I have a table with 40 million rows.
I want to pick up about 2 million at a time and "process" them.
Why?
Cos processing processing 10million+ rows degrades performance, and often times out. (I need this to work independant of data size, so i cant just keep increasing the time out limit.)

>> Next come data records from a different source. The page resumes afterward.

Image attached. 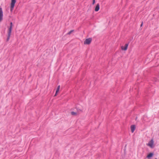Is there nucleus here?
<instances>
[{
	"mask_svg": "<svg viewBox=\"0 0 159 159\" xmlns=\"http://www.w3.org/2000/svg\"><path fill=\"white\" fill-rule=\"evenodd\" d=\"M92 39L91 38H89L86 39L84 42V44H89L92 41Z\"/></svg>",
	"mask_w": 159,
	"mask_h": 159,
	"instance_id": "obj_2",
	"label": "nucleus"
},
{
	"mask_svg": "<svg viewBox=\"0 0 159 159\" xmlns=\"http://www.w3.org/2000/svg\"><path fill=\"white\" fill-rule=\"evenodd\" d=\"M13 24L12 22H10V26L8 28V32H11L12 27Z\"/></svg>",
	"mask_w": 159,
	"mask_h": 159,
	"instance_id": "obj_8",
	"label": "nucleus"
},
{
	"mask_svg": "<svg viewBox=\"0 0 159 159\" xmlns=\"http://www.w3.org/2000/svg\"><path fill=\"white\" fill-rule=\"evenodd\" d=\"M11 32H8V36L6 40V41L8 42L10 39V37L11 35Z\"/></svg>",
	"mask_w": 159,
	"mask_h": 159,
	"instance_id": "obj_9",
	"label": "nucleus"
},
{
	"mask_svg": "<svg viewBox=\"0 0 159 159\" xmlns=\"http://www.w3.org/2000/svg\"><path fill=\"white\" fill-rule=\"evenodd\" d=\"M143 22H142V23H141V24L140 25V26L142 27L143 26Z\"/></svg>",
	"mask_w": 159,
	"mask_h": 159,
	"instance_id": "obj_16",
	"label": "nucleus"
},
{
	"mask_svg": "<svg viewBox=\"0 0 159 159\" xmlns=\"http://www.w3.org/2000/svg\"><path fill=\"white\" fill-rule=\"evenodd\" d=\"M129 45V43H126L125 46H122L121 47V49L123 50L126 51L127 50V48L128 47V46Z\"/></svg>",
	"mask_w": 159,
	"mask_h": 159,
	"instance_id": "obj_4",
	"label": "nucleus"
},
{
	"mask_svg": "<svg viewBox=\"0 0 159 159\" xmlns=\"http://www.w3.org/2000/svg\"><path fill=\"white\" fill-rule=\"evenodd\" d=\"M130 128L132 133H133L135 129V125H132L131 126Z\"/></svg>",
	"mask_w": 159,
	"mask_h": 159,
	"instance_id": "obj_7",
	"label": "nucleus"
},
{
	"mask_svg": "<svg viewBox=\"0 0 159 159\" xmlns=\"http://www.w3.org/2000/svg\"><path fill=\"white\" fill-rule=\"evenodd\" d=\"M16 0H11V4L10 10L11 11H12L13 10L14 7L15 6V3L16 2Z\"/></svg>",
	"mask_w": 159,
	"mask_h": 159,
	"instance_id": "obj_1",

Also, I'm using SQL Server.
我有一张4000万行的表。我想一次拿起大约200万并“处理”它们。为什么? Cos处理处理1000万行+会降低性能,并且经常会超时。 (我需要这个独立于数据大小的工作,所以我不能继续增加超时限制。)另外,我正在使用SQL Server。
1 个解决方案
#1
Is there an increasing key, such as an identity key? And is it the clustered index? If so, it should be fairly simple to track the last key you got to, and do things like:
是否有增加的密钥,例如身份密钥?它是聚集索引吗?如果是这样,跟踪你到达的最后一个键应该相当简单,并执行以下操作:
SELECT TOP 1000000 *
FROM [MyTable]
WHERE [Id] > @LastId
ORDER BY [Id]
Also - be sure to read it with something like ExecuteReader
, so that you aren't buffering too many rows.
另外 - 请务必使用类似ExecuteReader的内容读取它,这样就不会缓冲太多行。
Of course, beyond a few thousand rows, you might as well just accept the occasional round-trip, and make a number of requests for (say) 10000 rows at a time. I don't think this would be any less efficient in real terms (a few milliseconds here and there).
当然,除了几千行之外,您还可以接受偶尔的往返,并且一次请求(比如说)10000行。我认为实际上这不会有任何效率(在这里和那里几毫秒)。
#1
Is there an increasing key, such as an identity key? And is it the clustered index? If so, it should be fairly simple to track the last key you got to, and do things like:
是否有增加的密钥,例如身份密钥?它是聚集索引吗?如果是这样,跟踪你到达的最后一个键应该相当简单,并执行以下操作:
SELECT TOP 1000000 *
FROM [MyTable]
WHERE [Id] > @LastId
ORDER BY [Id]
Also - be sure to read it with something like ExecuteReader
, so that you aren't buffering too many rows.
另外 - 请务必使用类似ExecuteReader的内容读取它,这样就不会缓冲太多行。
Of course, beyond a few thousand rows, you might as well just accept the occasional round-trip, and make a number of requests for (say) 10000 rows at a time. I don't think this would be any less efficient in real terms (a few milliseconds here and there).
当然,除了几千行之外,您还可以接受偶尔的往返,并且一次请求(比如说)10000行。我认为实际上这不会有任何效率(在这里和那里几毫秒)。